As pointed out by [a discussion](https://www.kaggle.com/lava18/google-play-store-apps/discussion/66015) in the comments of the dataset, there is one error in one of the entries which we will remove from the Google dataset.

In [4]:
explore_data(google, 10472, 10473)
del google[10472]

['Life Made WI-Fi Touchscreen Photo Frame', '1.9', '19', '3.0M', '1,000+', 'Free', '0', 'Everyone', '', 'February 11, 2018', '1.0.19', '4.0 and up']



The Google dataset also has several duplicate entries.

In [12]:
duplicate_apps = []
unique_apps = []

for app in google:
    app_name = app[0]
    if app_name in unique_apps:
        duplicate_apps.append(app_name)
    else:
        unique_apps.append(app_name)
        
print(f'Number of duplicate apps: {len(duplicate_apps)}')
print(f'Examples: {duplicate_apps[:10]}')

Number of duplicate apps: 1181
Examples: ['Quick PDF Scanner + OCR FREE', 'Box', 'Google My Business', 'ZOOM Cloud Meetings', 'join.me - Simple Meetings', 'Box', 'Zenefits', 'Google Ads', 'Google My Business', 'Slack']

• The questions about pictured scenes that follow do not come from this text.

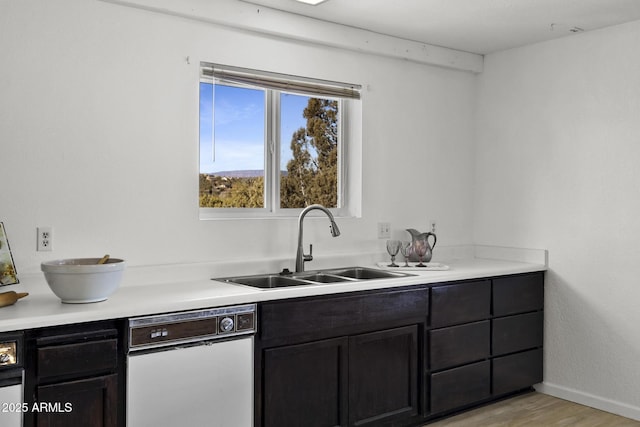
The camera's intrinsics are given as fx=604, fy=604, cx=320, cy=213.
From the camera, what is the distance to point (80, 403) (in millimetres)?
2240

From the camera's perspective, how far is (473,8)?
331cm

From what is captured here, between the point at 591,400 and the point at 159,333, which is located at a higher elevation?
the point at 159,333

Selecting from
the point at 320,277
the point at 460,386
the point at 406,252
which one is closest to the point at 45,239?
the point at 320,277

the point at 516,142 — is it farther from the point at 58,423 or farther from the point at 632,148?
the point at 58,423

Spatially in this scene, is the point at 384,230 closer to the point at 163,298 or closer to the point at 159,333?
the point at 163,298

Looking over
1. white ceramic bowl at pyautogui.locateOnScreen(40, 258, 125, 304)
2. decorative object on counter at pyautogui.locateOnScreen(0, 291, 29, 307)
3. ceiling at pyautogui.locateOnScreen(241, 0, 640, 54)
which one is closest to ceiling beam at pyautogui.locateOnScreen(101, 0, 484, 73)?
ceiling at pyautogui.locateOnScreen(241, 0, 640, 54)

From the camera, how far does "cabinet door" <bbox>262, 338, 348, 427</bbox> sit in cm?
274

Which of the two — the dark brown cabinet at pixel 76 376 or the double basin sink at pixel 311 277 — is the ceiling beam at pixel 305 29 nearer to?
the double basin sink at pixel 311 277

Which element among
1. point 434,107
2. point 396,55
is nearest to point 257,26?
point 396,55

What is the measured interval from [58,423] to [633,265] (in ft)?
10.2

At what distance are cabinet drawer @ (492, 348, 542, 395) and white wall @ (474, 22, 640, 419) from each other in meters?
0.10

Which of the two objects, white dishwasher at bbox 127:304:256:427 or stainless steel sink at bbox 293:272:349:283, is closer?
white dishwasher at bbox 127:304:256:427

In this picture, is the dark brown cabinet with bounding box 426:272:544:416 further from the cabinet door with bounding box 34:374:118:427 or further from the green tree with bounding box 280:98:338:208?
the cabinet door with bounding box 34:374:118:427

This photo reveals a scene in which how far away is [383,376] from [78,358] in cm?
157
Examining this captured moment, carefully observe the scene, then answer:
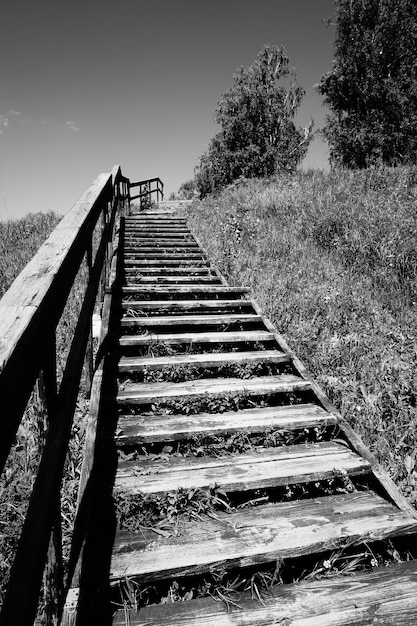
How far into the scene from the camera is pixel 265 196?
10.4m

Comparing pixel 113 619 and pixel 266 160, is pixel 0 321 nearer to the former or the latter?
pixel 113 619

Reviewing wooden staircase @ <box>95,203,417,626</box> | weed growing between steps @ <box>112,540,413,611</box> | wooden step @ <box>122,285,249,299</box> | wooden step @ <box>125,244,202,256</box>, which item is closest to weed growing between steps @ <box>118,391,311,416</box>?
wooden staircase @ <box>95,203,417,626</box>

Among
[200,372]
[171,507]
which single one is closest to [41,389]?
[171,507]

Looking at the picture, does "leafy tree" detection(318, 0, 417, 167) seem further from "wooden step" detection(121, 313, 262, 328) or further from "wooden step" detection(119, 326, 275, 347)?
"wooden step" detection(119, 326, 275, 347)

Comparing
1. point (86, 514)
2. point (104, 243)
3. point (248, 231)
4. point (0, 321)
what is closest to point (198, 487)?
point (86, 514)

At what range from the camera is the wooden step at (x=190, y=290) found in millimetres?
4867

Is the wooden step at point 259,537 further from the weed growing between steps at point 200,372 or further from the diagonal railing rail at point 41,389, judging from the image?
the weed growing between steps at point 200,372

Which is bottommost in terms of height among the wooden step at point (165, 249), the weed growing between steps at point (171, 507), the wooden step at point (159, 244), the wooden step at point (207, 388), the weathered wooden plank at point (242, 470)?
the weed growing between steps at point (171, 507)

two examples of duplicate apps are Box and Instagram.

In [16]:
print(google_header)
print('')
for app in google:
    app_name = app[0]
    if app_name == 'Box':
        print(app)
print('')
for app in google:
    app_name = app[0]
    if app_name == 'Instagram':
        print(app)

['App', 'Category', 'Rating', 'Reviews', 'Size', 'Installs', 'Type', 'Price', 'Content Rating', 'Genres', 'Last Updated', 'Current Ver', 'Android Ver']

['Box', 'BUSINESS', '4.2', '159872', 'Varies with device', '10,000,000+', 'Free', '0', 'Everyone', 'Business', 'July 31, 2018', 'Varies with device', 'Varies with device']
['Box', 'BUSINESS', '4.2', '159872', 'Varies with device', '10,000,000+', 'Free', '0', 'Everyone', 'Business', 'July 31, 2018', 'Varies with device', 'Varies with device']
['Box', 'BUSINESS', '4.2', '159872', 'Varies with device', '10,000,000+', 'Free', '0', 'Everyone', 'Business', 'July 31, 2018', 'Varies with device', 'Varies with device']

['Instagram', 'SOCIAL', '4.5', '66577313', 'Varies with device', '1,000,000,000+', 'Free', '0', 'Teen', 'Social', 'July 31, 2018', 'Varies with device', 'Varies with device']
['Instagram', 'SOCIAL', '4.5', '66577446', 'Varies with device', '1,000,000,000+', 'Free', '0', 'Teen', 'Social', 'July 31, 2018', 'Varies with device', 'V

Some duplicates are identical, while some (like Instagram) have different counts of ratings. This implies that the data entries could have been scraped at different times. Because we want the most recent data, we will only keep the etries with the highest count of ratings.